Samuel Deane Fane will spend at least 17 years behind bars after being found guilty of a double murder.
The sentencing at the High Court in Rotorua on Friday is the final legal chapter in a saga that has seen four people killed, including Fane's brother Anthony Fane, who died in a hail of 49 bullets fired by police after a pursuit through residential streets in Tauranga.
Before his death Anthony Fane had used a crossbow to murder his partner Jessielee Booth over his belief she had been having an affair.
That belief was also the catalyst for the next two murders, as he believed it was with Paul Lasslett who had conducted the affair with his partner.
Fane, 26, was sentenced after a jury found him guilty of the killing of Lasslett, 43, and Nick Littlewood, 32, in Omanawa on February 11 last year.
In front of a packed public gallery, and amidst a heavy police and security presence, Justice Gerard van Bohemen sentenced Fane to life imprisonment with a minimum period of 17 years.
Fane's partner Sarah Lee Tarei, 25, was also sentenced to nine months home detention after being found guilty of one count of accessory after the fact of murder.
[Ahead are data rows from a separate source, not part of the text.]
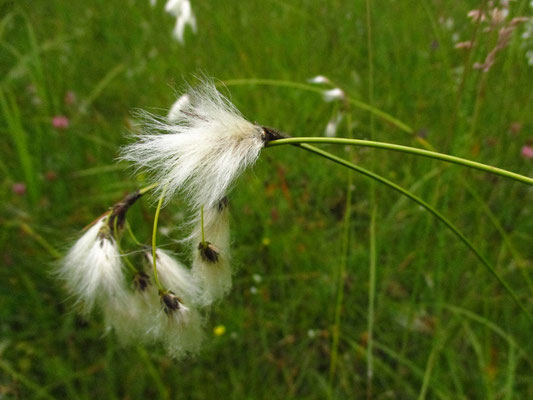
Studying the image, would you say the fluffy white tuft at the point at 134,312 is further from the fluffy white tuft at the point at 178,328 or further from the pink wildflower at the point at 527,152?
the pink wildflower at the point at 527,152

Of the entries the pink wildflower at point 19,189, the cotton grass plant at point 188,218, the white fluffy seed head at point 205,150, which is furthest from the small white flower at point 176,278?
the pink wildflower at point 19,189

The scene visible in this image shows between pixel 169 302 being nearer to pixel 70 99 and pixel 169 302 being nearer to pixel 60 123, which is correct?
pixel 60 123

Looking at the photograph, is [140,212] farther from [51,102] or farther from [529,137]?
[529,137]

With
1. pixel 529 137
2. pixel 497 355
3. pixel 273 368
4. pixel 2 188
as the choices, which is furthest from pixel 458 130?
pixel 2 188

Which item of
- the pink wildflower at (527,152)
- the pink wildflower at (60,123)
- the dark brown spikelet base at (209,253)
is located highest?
the pink wildflower at (60,123)

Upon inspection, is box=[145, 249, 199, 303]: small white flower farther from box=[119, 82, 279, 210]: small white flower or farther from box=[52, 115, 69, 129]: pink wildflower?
box=[52, 115, 69, 129]: pink wildflower

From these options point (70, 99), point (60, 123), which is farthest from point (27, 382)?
point (70, 99)

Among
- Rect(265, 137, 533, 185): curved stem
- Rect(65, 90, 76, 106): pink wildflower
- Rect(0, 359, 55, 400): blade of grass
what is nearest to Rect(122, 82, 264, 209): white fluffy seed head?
Rect(265, 137, 533, 185): curved stem
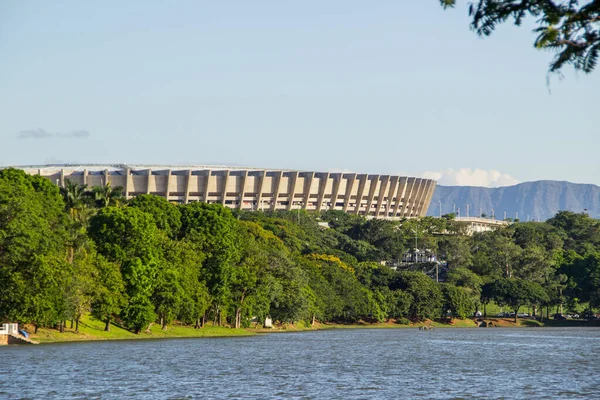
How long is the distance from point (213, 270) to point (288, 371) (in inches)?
1763

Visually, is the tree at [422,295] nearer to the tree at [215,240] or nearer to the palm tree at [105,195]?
the tree at [215,240]

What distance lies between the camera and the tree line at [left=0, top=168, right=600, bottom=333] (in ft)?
253

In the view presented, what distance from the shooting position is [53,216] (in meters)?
84.4

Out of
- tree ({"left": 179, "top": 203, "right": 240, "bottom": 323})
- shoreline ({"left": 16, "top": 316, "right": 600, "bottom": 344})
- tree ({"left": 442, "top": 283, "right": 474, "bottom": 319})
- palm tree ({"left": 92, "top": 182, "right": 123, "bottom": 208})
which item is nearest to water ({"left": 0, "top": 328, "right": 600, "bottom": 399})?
shoreline ({"left": 16, "top": 316, "right": 600, "bottom": 344})

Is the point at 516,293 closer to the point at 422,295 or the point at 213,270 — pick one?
the point at 422,295

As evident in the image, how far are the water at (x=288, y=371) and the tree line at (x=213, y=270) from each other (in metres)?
5.03

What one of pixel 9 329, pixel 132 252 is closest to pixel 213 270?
pixel 132 252

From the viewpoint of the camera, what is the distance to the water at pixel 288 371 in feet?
155

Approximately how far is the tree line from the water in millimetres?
5033

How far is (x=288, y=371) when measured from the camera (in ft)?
195

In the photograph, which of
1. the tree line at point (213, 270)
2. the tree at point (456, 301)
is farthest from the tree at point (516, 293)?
the tree at point (456, 301)

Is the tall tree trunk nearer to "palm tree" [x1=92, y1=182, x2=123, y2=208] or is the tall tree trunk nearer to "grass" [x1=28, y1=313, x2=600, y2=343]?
"grass" [x1=28, y1=313, x2=600, y2=343]

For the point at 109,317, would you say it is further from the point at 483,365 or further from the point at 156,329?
the point at 483,365

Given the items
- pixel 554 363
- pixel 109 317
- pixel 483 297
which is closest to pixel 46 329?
pixel 109 317
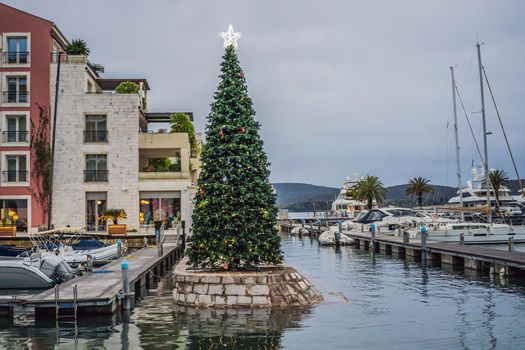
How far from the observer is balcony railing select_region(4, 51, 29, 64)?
168ft

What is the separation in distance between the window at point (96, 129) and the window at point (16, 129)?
187 inches

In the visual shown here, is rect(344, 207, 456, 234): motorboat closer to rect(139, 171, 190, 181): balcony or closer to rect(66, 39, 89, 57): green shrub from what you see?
rect(139, 171, 190, 181): balcony

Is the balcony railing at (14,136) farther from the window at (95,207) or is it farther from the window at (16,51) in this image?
the window at (95,207)

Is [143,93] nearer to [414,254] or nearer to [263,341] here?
[414,254]

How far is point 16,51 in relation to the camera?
51.3 meters

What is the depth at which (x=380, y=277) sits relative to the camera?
3138 centimetres

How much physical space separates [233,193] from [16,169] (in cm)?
3576

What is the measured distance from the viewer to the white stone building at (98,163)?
169 ft

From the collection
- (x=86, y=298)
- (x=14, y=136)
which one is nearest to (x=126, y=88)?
(x=14, y=136)

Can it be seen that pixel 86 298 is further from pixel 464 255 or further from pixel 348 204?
pixel 348 204

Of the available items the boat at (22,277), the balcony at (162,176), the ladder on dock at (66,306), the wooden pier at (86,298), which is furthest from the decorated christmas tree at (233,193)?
the balcony at (162,176)

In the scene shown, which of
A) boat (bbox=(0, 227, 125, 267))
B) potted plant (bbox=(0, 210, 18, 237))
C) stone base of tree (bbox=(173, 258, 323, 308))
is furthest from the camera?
potted plant (bbox=(0, 210, 18, 237))

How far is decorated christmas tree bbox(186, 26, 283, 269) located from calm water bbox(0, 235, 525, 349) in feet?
7.15

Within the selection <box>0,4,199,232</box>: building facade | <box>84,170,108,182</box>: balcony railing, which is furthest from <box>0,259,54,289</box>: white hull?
<box>84,170,108,182</box>: balcony railing
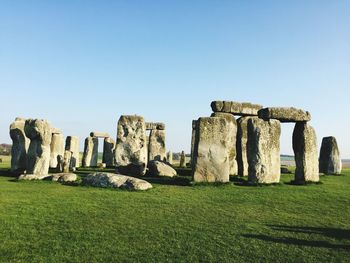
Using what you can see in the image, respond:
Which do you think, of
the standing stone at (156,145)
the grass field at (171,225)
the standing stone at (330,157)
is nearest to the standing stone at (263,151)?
the grass field at (171,225)

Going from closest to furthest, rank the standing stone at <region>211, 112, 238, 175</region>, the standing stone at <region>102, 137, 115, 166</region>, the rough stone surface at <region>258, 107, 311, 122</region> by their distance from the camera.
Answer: the rough stone surface at <region>258, 107, 311, 122</region> < the standing stone at <region>211, 112, 238, 175</region> < the standing stone at <region>102, 137, 115, 166</region>

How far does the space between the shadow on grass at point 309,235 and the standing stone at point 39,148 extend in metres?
10.7

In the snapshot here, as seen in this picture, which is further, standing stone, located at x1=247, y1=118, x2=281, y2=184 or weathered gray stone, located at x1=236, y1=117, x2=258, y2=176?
weathered gray stone, located at x1=236, y1=117, x2=258, y2=176

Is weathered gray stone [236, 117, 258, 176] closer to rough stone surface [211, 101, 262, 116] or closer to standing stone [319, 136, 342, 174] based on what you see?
rough stone surface [211, 101, 262, 116]

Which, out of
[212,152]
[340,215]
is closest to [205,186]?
[212,152]

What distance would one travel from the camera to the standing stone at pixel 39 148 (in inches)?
599

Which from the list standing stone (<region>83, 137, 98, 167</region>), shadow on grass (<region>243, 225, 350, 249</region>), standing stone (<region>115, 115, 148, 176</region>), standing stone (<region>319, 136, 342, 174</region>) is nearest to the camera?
shadow on grass (<region>243, 225, 350, 249</region>)

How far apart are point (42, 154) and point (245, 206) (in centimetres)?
928

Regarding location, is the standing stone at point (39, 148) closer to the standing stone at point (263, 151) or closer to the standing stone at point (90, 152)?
the standing stone at point (263, 151)

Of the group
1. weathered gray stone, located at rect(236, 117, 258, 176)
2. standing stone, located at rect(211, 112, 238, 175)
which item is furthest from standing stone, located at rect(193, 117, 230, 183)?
standing stone, located at rect(211, 112, 238, 175)

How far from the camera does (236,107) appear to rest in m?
20.0

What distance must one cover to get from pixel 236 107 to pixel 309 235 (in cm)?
1324

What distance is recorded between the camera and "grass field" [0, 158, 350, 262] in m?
5.88

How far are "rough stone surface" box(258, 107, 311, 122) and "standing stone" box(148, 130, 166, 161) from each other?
1114 centimetres
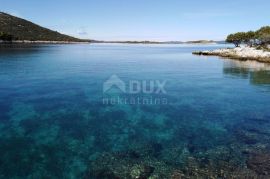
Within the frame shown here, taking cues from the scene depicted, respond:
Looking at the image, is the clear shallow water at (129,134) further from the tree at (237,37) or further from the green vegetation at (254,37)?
the tree at (237,37)

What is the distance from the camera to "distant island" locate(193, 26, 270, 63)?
3314 inches

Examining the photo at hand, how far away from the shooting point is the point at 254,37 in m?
121

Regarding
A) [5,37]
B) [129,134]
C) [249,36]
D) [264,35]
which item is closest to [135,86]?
[129,134]

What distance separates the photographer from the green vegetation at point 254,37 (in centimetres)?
10736

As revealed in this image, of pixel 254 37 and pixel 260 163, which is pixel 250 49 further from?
pixel 260 163

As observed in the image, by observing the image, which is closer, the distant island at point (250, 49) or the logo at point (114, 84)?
the logo at point (114, 84)

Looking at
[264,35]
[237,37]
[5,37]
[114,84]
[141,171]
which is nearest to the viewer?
[141,171]

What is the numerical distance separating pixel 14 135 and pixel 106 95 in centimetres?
1552

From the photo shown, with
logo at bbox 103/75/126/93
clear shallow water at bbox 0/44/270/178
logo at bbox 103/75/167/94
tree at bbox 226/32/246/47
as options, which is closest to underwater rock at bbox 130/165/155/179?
clear shallow water at bbox 0/44/270/178

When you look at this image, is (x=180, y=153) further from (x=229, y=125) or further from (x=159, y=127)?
(x=229, y=125)

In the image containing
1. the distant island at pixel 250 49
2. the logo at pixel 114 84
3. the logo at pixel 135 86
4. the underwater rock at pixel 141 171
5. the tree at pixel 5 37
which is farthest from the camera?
the tree at pixel 5 37

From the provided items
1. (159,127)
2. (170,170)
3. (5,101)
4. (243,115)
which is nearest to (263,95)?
(243,115)

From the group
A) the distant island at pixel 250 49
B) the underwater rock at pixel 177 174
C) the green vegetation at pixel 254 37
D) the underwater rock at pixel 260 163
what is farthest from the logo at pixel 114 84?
the green vegetation at pixel 254 37

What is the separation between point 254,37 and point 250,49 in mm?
29524
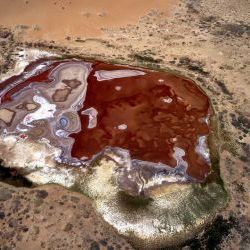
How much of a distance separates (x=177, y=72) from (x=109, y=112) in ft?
6.01

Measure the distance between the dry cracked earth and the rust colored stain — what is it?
38 cm

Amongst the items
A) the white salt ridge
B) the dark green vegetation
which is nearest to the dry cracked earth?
the dark green vegetation

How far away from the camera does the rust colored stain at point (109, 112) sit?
7.18 meters

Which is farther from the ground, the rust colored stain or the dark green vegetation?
the rust colored stain

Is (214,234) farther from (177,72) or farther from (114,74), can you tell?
(114,74)

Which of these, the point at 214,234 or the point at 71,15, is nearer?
the point at 214,234

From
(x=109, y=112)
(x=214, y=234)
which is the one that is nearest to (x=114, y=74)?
(x=109, y=112)

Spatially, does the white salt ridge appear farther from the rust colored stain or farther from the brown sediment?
the brown sediment

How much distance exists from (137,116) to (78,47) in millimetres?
2442

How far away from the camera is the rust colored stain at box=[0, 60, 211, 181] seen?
718 centimetres

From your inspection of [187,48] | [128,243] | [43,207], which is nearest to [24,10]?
[187,48]

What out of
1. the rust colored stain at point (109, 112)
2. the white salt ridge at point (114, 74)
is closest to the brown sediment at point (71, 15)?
the rust colored stain at point (109, 112)

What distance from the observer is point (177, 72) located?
8664mm

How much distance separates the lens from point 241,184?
22.2 feet
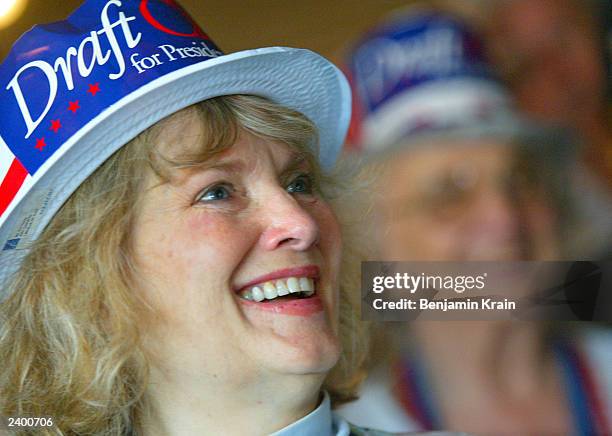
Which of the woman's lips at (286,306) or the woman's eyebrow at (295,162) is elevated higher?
the woman's eyebrow at (295,162)

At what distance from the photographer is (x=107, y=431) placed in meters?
1.12

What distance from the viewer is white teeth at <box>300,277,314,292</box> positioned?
105 cm

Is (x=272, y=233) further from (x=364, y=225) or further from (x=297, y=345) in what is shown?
(x=364, y=225)

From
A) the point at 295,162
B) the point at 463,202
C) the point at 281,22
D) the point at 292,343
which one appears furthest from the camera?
the point at 463,202

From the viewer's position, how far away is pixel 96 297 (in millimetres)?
1070

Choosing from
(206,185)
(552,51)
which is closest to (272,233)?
(206,185)

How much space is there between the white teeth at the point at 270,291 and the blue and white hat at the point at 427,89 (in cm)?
68

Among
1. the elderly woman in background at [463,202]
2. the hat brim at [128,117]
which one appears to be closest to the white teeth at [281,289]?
the hat brim at [128,117]

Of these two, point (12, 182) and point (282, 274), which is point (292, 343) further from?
point (12, 182)

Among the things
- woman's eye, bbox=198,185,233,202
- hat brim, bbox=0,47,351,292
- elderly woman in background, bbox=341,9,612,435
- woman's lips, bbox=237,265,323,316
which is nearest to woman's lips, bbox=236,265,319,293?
woman's lips, bbox=237,265,323,316

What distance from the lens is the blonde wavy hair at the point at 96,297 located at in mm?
1040

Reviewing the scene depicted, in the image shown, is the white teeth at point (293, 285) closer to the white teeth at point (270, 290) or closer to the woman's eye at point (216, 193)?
the white teeth at point (270, 290)

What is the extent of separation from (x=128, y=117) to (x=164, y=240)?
156 mm

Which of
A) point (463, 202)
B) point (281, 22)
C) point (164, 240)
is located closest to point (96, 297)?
point (164, 240)
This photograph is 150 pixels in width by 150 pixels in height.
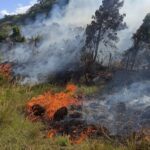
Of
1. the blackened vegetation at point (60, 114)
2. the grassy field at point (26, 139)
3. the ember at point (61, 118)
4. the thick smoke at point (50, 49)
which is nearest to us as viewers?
the grassy field at point (26, 139)

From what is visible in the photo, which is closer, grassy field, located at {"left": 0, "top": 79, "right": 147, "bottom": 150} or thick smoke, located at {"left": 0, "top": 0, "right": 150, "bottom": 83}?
grassy field, located at {"left": 0, "top": 79, "right": 147, "bottom": 150}

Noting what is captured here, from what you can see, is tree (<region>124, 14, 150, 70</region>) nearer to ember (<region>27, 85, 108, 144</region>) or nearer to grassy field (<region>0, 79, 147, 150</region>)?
ember (<region>27, 85, 108, 144</region>)

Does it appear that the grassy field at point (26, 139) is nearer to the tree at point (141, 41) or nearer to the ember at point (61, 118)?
the ember at point (61, 118)

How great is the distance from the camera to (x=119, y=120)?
1173 centimetres

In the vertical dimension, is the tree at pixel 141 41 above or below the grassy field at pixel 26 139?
above

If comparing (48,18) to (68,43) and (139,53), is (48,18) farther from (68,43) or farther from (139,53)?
(139,53)

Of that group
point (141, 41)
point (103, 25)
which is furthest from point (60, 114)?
point (103, 25)

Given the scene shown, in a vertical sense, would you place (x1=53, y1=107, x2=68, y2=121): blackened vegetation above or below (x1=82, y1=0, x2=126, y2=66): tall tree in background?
below

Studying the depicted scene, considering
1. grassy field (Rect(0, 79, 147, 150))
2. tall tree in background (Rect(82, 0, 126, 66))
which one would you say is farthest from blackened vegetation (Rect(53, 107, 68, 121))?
tall tree in background (Rect(82, 0, 126, 66))

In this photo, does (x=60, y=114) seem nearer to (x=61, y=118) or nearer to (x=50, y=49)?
(x=61, y=118)

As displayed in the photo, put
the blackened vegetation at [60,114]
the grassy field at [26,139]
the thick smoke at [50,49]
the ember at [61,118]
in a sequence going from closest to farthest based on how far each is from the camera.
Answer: the grassy field at [26,139] → the ember at [61,118] → the blackened vegetation at [60,114] → the thick smoke at [50,49]

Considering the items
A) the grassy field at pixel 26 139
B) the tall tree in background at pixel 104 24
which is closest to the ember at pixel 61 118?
the grassy field at pixel 26 139

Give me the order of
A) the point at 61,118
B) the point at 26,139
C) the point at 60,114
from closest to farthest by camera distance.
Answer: the point at 26,139
the point at 61,118
the point at 60,114

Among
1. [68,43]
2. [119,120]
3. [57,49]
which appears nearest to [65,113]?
[119,120]
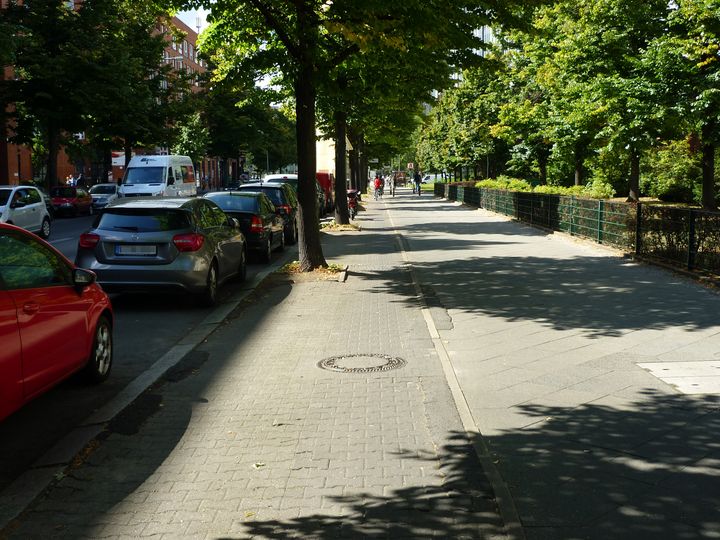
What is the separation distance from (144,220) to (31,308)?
5565mm

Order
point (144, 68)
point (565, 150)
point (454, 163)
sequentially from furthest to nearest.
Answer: point (454, 163) < point (144, 68) < point (565, 150)

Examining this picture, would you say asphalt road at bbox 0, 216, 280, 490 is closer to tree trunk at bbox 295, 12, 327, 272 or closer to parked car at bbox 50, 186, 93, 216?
tree trunk at bbox 295, 12, 327, 272

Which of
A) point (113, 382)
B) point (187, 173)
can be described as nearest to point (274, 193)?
point (113, 382)

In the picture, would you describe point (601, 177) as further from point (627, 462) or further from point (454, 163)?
point (627, 462)

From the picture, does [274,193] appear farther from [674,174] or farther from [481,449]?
[674,174]

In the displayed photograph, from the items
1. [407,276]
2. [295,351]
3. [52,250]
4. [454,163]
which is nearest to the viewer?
[52,250]

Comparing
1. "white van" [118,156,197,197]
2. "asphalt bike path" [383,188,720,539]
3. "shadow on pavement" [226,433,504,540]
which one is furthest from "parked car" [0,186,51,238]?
"shadow on pavement" [226,433,504,540]

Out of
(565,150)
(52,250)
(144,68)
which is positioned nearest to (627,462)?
(52,250)

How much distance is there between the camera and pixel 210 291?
36.1 ft

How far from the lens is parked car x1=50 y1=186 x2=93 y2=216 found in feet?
124

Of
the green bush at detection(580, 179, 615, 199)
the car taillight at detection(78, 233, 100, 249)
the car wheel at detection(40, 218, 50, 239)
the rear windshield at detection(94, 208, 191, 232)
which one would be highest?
the green bush at detection(580, 179, 615, 199)

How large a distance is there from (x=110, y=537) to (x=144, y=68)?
164 feet

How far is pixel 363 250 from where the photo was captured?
19750 mm

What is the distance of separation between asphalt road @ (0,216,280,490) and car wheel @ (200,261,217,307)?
0.45 feet
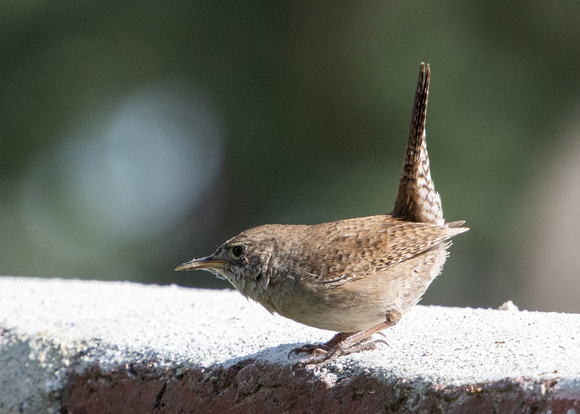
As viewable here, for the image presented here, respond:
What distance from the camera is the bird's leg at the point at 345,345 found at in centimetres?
194

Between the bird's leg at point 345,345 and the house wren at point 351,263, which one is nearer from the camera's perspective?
the bird's leg at point 345,345

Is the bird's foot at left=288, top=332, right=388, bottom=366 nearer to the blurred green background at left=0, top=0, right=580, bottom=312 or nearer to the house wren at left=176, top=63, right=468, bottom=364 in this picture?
the house wren at left=176, top=63, right=468, bottom=364

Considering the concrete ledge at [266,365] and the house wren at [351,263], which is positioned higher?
the house wren at [351,263]

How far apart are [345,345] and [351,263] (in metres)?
0.40

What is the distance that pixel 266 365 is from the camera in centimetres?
185

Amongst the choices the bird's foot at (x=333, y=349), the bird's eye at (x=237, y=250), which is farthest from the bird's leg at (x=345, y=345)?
the bird's eye at (x=237, y=250)

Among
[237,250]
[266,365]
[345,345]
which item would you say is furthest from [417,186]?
[266,365]

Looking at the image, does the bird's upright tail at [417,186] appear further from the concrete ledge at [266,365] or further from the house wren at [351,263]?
the concrete ledge at [266,365]

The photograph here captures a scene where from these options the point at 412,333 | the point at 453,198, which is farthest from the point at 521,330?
the point at 453,198

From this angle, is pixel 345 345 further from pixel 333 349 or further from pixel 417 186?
pixel 417 186

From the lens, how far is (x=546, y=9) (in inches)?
277

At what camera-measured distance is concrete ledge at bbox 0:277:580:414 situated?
1.47 meters

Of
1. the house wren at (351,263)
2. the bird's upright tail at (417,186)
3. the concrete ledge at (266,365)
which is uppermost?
the bird's upright tail at (417,186)

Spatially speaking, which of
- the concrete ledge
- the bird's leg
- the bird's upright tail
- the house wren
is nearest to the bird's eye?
the house wren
While van Bohemen said she had undoubtedly played a role in helping Samuel Fane attempt to avoid arrest, he cited her daughter when he handed down the home detention sentence.
'Enough children's lives have been blighted by the adults,” he says.
The court also heard a number of victim impact statements, including one from Nimu Lasslett, Paul Lasslett's mother.
She calls Fane and his brother 'a pair of cowards with no regard for human life”.
'I doubt you are able to conceive of the grief you and your brother have poured onto my family,” she says.
'People talk about forgiveness. I forgive you and your brother nothing.”
Katie Littlewood, the sister of Nick Littlewood, also had a victim impact statement read to the court by Crown prosecutor Anna Pollett.
'My brother's last memory is of the defendant's face and the gun,” she says.
'Our family and friends sat through a three-and-a-half-week trial. . . saw and heard graphic and horrific evidence. We were forced to do this because the defendant was too cowardly to admit his crimes. He is a coward.
'His entire defence strategy was based on vilifying his own brother.”
The Crown alleged that Samuel Fane and his brother Anthony Fane committed the murders using a shotgun and a sawn-off .22
Laslett and Littlewood were found by police on February 11 last year at Laslett's rural property.
Pollet said the killings featured 'a high level of brutality and callousness” and that while Anthony had the prime motive, that was '100 per cent adopted by Samuel Fane”.
Fane's defence lawyer Simon Lance, however, insisted Anthony Fane fired the fatal shots.
'The evidence overwhelmingly points to Anthony Fane being the person who used the shotgun that killed both Mr Lasslett and Mr Littlewood,” he said.
'And that's because Anthony Fane admitted it.”
Lance claimed Anthony told his mother and brothers he was the killer 'when he said in no uncertain terms it was me who killed them both, I had to do it”.
He claimed Samuel Fane had accompanied his brother solely to look after him.
'He [Anthony] was without doubt a man who was mentally unhinged. . . no sane person would have done what he did, shoot his partner with a crossbow and left her in the house.
'Anthony Fane was quite capable of these murders alone.”
Justice van Bohemen agreed Anthony was the principal offender as he was 'intent of killing Jessielee's alleged lover”, but he also said Samuel had 'formed a common purpose” with his brother 'to shoot Paul”.
He also says Samuel knew of the murder plan, had arranged to source ammunition and had attempted to source an additional firearm himself.
He says Samuel also knew that anyone else who happened to be at the property at the time was to be killed too.